L’avocat général de la CJUE désenfume le DieselGateCrédits : Cour de justice de l'Union européenne

Hier, l’avocat général a rendu son opinion dans trois affaires concernant les logiciels embarqués dans les véhicules du groupe Volkswagen. Une énième étape du DieselGate, soit l’utilisation par la société de dispositifs destinés à passer frauduleusement les processus d’homologation.

En substance, les véhicules concernés sont équipés d’un logiciel faisant fonctionner un système de recyclage des gaz d’échappement dans certaines fenêtres de températures. Cœur de la question : s’agit-il des dispositifs d’invalidation, au sens du règlement de 2007 relatif « à la réception des véhicules à moteur au regard des émissions des véhicules particuliers et utilitaires légers et aux informations sur la réparation et l'entretien des véhicules » ?
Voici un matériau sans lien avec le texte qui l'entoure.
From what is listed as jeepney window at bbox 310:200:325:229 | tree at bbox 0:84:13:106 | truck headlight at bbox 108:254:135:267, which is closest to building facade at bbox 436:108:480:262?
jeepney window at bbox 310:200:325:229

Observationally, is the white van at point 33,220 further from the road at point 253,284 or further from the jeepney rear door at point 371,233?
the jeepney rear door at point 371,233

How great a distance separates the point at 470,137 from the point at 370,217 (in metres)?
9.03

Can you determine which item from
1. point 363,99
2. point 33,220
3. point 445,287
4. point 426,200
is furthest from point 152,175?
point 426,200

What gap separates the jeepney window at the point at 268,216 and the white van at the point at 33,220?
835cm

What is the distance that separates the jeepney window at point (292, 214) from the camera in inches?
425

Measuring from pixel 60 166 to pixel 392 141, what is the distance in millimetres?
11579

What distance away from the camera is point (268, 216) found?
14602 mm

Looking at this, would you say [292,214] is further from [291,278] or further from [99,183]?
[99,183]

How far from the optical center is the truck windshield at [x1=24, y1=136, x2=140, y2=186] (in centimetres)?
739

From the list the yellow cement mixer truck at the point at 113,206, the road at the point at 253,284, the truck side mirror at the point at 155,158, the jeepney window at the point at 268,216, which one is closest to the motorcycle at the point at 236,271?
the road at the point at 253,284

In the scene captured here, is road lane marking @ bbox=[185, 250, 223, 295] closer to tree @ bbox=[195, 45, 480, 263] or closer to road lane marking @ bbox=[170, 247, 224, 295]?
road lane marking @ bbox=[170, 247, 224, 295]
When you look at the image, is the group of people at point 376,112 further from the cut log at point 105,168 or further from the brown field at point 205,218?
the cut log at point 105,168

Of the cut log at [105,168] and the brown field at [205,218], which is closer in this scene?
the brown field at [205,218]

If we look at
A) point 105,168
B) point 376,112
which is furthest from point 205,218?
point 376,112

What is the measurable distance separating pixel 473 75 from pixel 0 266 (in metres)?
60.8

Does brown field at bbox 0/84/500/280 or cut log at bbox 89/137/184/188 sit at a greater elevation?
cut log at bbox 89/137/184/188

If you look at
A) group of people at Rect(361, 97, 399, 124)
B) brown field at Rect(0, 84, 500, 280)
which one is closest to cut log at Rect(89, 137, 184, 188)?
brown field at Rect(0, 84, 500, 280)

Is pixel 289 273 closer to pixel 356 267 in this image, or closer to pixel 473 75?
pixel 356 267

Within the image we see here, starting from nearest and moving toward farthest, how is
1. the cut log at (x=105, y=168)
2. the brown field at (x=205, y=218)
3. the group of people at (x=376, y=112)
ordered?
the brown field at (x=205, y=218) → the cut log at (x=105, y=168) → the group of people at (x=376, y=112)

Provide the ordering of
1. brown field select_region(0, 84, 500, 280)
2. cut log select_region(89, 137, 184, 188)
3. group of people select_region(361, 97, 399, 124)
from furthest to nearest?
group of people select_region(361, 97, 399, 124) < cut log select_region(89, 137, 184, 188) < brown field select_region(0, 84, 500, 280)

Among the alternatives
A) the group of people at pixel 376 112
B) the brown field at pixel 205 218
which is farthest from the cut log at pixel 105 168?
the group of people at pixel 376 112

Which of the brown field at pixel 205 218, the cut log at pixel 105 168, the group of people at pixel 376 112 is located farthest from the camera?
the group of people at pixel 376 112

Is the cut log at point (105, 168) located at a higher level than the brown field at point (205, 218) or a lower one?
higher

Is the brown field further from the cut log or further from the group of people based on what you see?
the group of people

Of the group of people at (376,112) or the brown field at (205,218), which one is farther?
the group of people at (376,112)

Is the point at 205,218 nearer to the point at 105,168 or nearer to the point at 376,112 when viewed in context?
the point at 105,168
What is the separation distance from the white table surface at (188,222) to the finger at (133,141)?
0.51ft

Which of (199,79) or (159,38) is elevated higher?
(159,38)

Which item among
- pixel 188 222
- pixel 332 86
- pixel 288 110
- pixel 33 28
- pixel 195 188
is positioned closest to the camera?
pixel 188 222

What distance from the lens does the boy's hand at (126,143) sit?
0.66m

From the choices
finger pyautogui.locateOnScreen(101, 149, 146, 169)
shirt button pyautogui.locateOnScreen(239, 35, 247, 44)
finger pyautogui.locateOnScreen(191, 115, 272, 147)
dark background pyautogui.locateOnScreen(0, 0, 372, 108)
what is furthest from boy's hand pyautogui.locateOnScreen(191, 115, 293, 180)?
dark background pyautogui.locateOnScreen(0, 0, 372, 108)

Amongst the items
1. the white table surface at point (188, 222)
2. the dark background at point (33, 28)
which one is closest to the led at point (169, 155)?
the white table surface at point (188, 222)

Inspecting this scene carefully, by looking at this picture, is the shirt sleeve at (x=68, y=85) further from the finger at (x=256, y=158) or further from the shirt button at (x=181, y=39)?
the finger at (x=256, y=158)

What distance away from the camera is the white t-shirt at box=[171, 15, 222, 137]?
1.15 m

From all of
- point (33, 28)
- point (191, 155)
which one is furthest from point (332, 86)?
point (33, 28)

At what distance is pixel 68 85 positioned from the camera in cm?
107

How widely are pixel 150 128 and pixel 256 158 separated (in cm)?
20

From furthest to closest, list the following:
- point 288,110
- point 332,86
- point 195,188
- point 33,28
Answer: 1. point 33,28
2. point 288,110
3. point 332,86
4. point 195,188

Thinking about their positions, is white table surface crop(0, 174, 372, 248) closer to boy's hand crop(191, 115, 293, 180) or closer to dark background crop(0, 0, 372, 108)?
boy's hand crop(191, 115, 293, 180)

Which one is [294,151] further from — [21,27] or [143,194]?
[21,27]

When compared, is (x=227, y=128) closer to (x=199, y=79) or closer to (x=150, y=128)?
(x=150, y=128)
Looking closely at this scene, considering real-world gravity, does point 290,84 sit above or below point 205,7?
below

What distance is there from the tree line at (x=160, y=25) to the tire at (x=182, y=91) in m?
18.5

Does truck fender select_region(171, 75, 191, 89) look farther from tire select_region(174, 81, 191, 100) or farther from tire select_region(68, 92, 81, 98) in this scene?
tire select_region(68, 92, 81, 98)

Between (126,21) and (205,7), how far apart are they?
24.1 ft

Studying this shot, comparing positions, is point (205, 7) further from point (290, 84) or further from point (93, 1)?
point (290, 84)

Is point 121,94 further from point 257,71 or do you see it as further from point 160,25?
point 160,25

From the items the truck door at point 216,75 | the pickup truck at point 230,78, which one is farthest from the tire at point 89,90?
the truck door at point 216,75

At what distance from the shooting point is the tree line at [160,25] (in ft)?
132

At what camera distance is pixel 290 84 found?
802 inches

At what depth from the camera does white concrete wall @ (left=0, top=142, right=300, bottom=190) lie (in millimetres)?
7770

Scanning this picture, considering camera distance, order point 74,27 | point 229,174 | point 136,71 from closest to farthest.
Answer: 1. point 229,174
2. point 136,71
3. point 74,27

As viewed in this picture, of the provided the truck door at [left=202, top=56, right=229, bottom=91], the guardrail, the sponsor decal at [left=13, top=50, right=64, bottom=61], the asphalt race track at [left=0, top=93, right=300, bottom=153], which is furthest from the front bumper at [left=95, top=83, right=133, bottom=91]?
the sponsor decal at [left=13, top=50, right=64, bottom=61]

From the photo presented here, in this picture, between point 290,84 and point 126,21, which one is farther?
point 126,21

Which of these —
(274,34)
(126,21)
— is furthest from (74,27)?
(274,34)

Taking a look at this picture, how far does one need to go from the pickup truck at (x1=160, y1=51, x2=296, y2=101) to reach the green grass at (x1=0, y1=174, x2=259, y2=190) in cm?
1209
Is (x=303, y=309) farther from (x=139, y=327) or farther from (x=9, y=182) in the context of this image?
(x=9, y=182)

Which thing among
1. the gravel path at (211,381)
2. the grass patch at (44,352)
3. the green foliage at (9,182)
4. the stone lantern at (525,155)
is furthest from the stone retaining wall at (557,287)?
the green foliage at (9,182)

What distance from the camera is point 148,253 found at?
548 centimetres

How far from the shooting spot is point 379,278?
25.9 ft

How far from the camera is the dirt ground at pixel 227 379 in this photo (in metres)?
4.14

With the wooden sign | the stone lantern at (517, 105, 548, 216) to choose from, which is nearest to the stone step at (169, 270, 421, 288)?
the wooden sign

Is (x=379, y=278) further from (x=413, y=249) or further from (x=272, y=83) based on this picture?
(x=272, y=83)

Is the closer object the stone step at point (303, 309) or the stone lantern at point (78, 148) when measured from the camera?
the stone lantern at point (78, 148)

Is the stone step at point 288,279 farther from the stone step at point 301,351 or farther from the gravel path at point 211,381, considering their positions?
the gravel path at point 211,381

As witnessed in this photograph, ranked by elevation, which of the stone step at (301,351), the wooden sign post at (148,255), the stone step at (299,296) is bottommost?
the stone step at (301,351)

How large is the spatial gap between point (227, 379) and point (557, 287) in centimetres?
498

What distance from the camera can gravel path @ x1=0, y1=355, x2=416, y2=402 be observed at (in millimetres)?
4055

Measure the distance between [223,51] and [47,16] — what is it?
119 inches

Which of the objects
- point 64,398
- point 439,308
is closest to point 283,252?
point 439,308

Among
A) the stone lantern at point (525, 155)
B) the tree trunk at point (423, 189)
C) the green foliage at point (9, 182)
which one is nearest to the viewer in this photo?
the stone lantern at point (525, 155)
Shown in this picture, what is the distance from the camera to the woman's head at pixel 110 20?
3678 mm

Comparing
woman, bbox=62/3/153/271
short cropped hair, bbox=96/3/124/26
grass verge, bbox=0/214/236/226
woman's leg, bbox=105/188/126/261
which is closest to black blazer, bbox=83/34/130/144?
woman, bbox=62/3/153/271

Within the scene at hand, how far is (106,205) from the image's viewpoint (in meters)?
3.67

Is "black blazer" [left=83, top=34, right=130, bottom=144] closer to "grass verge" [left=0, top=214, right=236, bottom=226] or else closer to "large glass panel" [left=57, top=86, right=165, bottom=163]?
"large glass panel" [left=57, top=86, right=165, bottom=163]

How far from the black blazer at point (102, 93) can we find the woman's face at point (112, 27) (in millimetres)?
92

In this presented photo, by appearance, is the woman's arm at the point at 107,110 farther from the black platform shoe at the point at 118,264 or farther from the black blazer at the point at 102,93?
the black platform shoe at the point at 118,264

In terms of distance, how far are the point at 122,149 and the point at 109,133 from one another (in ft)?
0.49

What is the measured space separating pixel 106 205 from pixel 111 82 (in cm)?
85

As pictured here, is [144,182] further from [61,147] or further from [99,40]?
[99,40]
Ce texte interdit par défaut les dispositifs d’invalidation qui détectent « la température, la vitesse du véhicule, le régime du moteur en tours/minute, la transmission, une dépression ou tout autre paramètre aux fins d'activer, de moduler, de retarder ou de désactiver le fonctionnement de toute partie du système de contrôle des émissions, qui réduit l'efficacité du système de contrôle ».

Dans ses conclusions, l’avocat général a relevé cependant que « sur une partie du territoire de l’Union, notamment en Autriche, la température moyenne est inférieure à 15 degrés Celsius plusieurs mois par an ». Or, la purification des gaz d’échappement est désactivée sous ce seuil, notamment.

Si ces dispositifs sont par principe interdits, des exceptions existent, en particulier pour la « protection du moteur contre des dégâts ou un accident et pour le fonctionnement en toute sécurité du véhicule » (article 5 du règlement). Seulement, pour le cas présent, elles ne peuvent jouer, selon lui, lorsque le dispositif en cause « sert principalement à ménager des pièces telles que la vanne EGR, l’échangeur EGR et le filtre à particules diesel ».

Conclusions intermédiaires : un tel véhicule n’est pas conforme au contrat de vente, faute de certificat de conformité exact. Et un consommateur devrait pouvoir demander résolution du contrat de vente.

Les arrêts de la Cour de justice de l’UE seront rendus dans quelques mois.